In his parent’s bathroom, the teenage boy will stand on the toilet seat to reach the top shelf of the medicine cabinet, where he will find a small bottle marked, ‘Valium’. He will unscrew the bottle and shake out two tablets, putting one on a small plate with a glass of water, and stuffing the other one in his pocket. The boy will bring the valium tablet to his mother, and she will swallow it, without a word of thanks. Leaving the dishes on the counter, he will head to the front door to call in the smaller children, and once they are back in the kitchen he will prepare them a small snack of carrot sticks and peanut butter. They will gobble this down, though the girl will refuse to eat any carrots with spots on them. The boy will turn on the TV in the living room, and leave them there, laughing at cartoons. Once he’s back in his room, he will stow the valium tablet in a small bag tucked under his mattress, where it will join close to twenty other small pills.

Close to 7:30, the plump man will leave his study again, and without checking on the teenage boy he will head downstairs, where the two small children will still be watching cartoons, and the little brown dog will be eagerly waiting for its dinner. He will empty a can of food into the dog’s dish, which it will wolf down, and shake his wife awake. The valium will have made her calm, and after microwaving frozen pizza for the four of them to eat, the teenage boy still being in his room, the man and woman will walk about various conditions, and who would get to keep what should they decide to separate. The young boy and girl won’t understand what they’re talking about, but the teenage boy, hanging his head over the stairs, will hear and understand everything. He will squeeze his eyes shut to stop the tears, and sneak into his father’s study, a plastic bottle clutched in one hand. The boy will open a drawer under the desk, and pull out a bottle of scotch, which he will open. After also opening the plastic bottle, which is three–quarters full of scotch pilfered from his father, he will fill up the plastic bottle from the glass one. That done, he will close the scotch bottle and return it to its place in the drawer. The plastic one will join the valium tablets under his bed. The boy will sit in his room with his computer on his knees, skimming through messages from people he knows at school. Though most of the messages will be supportive, he will ignore them, choosing instead to focus on the harsher, more dispassionate ones, the ones that are actually the more encouraging.
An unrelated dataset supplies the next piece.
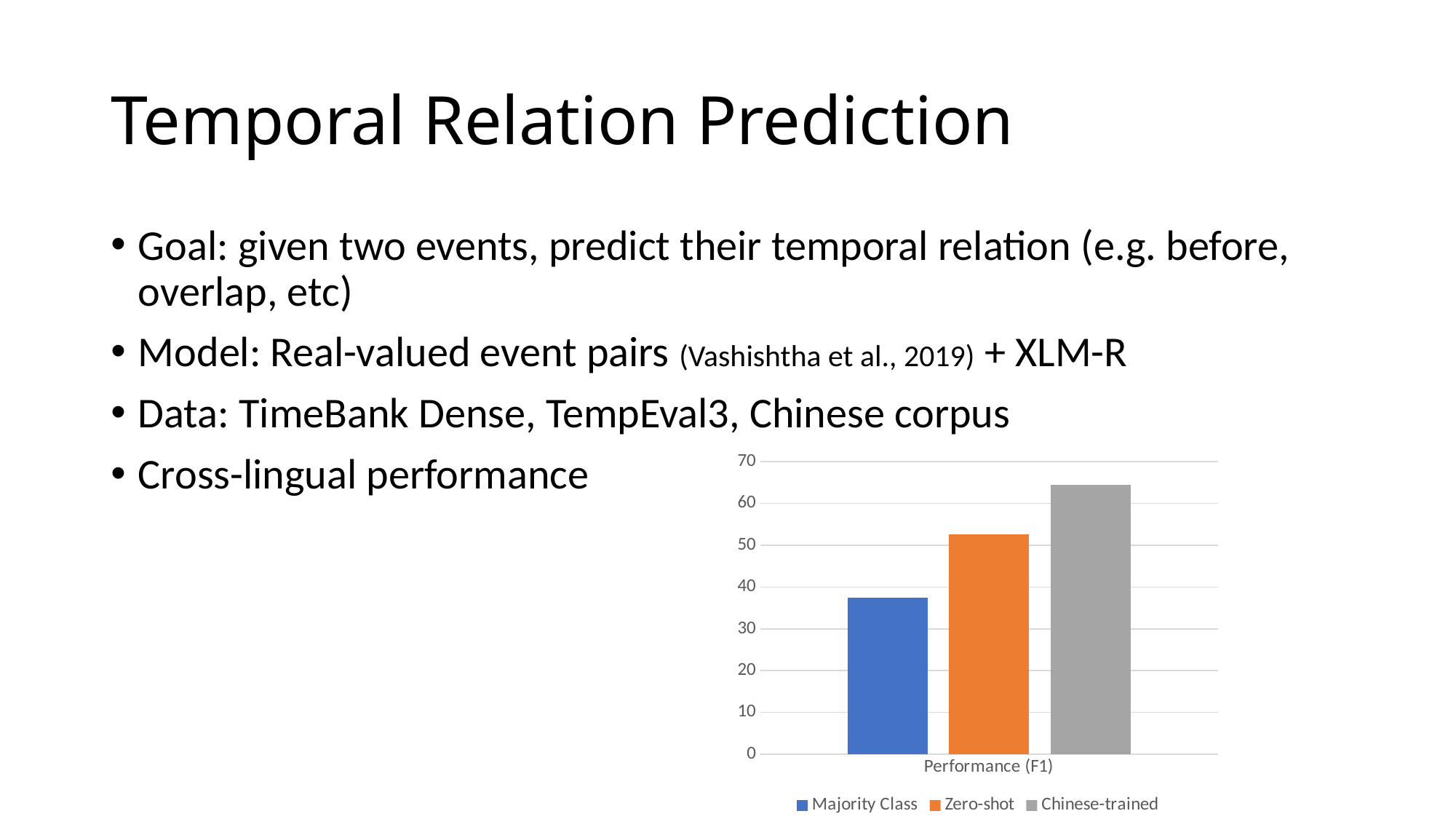
How many categories are shown on the x axis of the chart? 1 Which is larger, the value for Chinese-trained or the value for Zero-shot? Chinese-trained What is the category label shown on the x axis of the chart? Performance (F1) What kind of chart is shown on the slide? bar chart What colour is the bar for the Zero-shot series? orange Which series has the lowest value in the chart? Majority Class Which is larger, the value for Zero-shot or the value for Majority Class? Zero-shot Is the value for Majority Class greater or less than 40? less Is the value for Chinese-trained greater or less than 60? greater How many series does the chart's legend list? 3 Is the value for Zero-shot greater or less than 50? greater Which series has the highest value in the chart? Chinese-trained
At 8:30, the plump man and his wife will go sit on their porch, each clutching a can of beer. They will sit there for an hour, watching people walk by, and talking about nothing in particular. The woman will still feel the effects of the valium, and will not be in any mood to argue. But, after they finish their beer, throwing the cans in a bucket by the door, and head back inside, they will start to bicker again. The fight will start quiet, but build until it’s loud enough for the teenage boy to hear, though not loud enough to wake the two small children, asleep in bed. They will fight all the way up the stairs, past the teenage boy’s room and into theirs, their cruel words carrying easily into the boy’s room. The boy will be sitting on his bed tearing at the scabs on his arms, causing the bite marks to bleed again. He won’t stop until he hears the fighting stop, and the sounds of his father’s snoring rumble through the wall. His computer will still be on, and the boy will read the most recent message, an answer to a question he posted. The message will only contain a thumbs–up, but it will cause the boy to close his computer with shaking hands, and scribble a few sentences down on a piece of paper. He will put on his hoodie, leaving the paper tucked into the pocket, and sit cross–legged on his bed, taking out the stolen valium and scotch. Quickly, he will swallow all twenty of the tablets, using the scotch to help him get them down. His vision will start to blur, and he will lie down, hearing his sluggish heartbeat in his ears. Though his vision will darken and he will struggle to breathe, he will smile, knowing, as he said in his note, his problems will all be over soon.